# Our first motorhome is a Hymer



## brigstow (Apr 28, 2021)

Our first idea was to buy a campervan and go away weekends etc - but somehow we've ended up with this and are going to go full time. I want to do some work on it to get it ready for the off grid life, and have plenty of time as we can't get away until August.


----------



## GreggBear (Apr 28, 2021)

Lovely motor, welcome to the forum....


----------



## mariesnowgoose (Apr 28, 2021)

Welcome aboard, happy travels


----------



## Tookey (Apr 28, 2021)

Welcome, any plans or where the wind blows?


----------



## brigstow (Apr 28, 2021)

Tookey said:


> Welcome, any plans or where the wind blows?


Not made any plans of where we might head first. I suppose the top of our street might be best for the opening night, but after that we'll see. I have seen that full members get access to the POI downloads, so will join that when I'm ready, hopefully that will inspire us.

· · ·

TASK OBJECTIVE |
Answer these questions from the motorhome thread above:
1. What vehicle did brigstow first plan to buy?
2. Until which month can brigstow not get away?
3. According to brigstow, what do full members get access to?

DATA SEGMENT |
· · ·

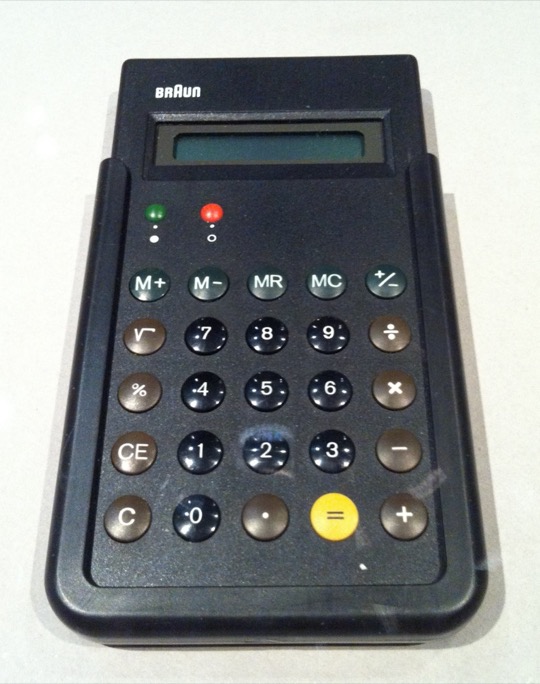 Braun ET66 calculator by Rams and Lubs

· · ·

ANSWER TO THE PROBLEM |
1. A campervan.
2. August.
3. The POI downloads.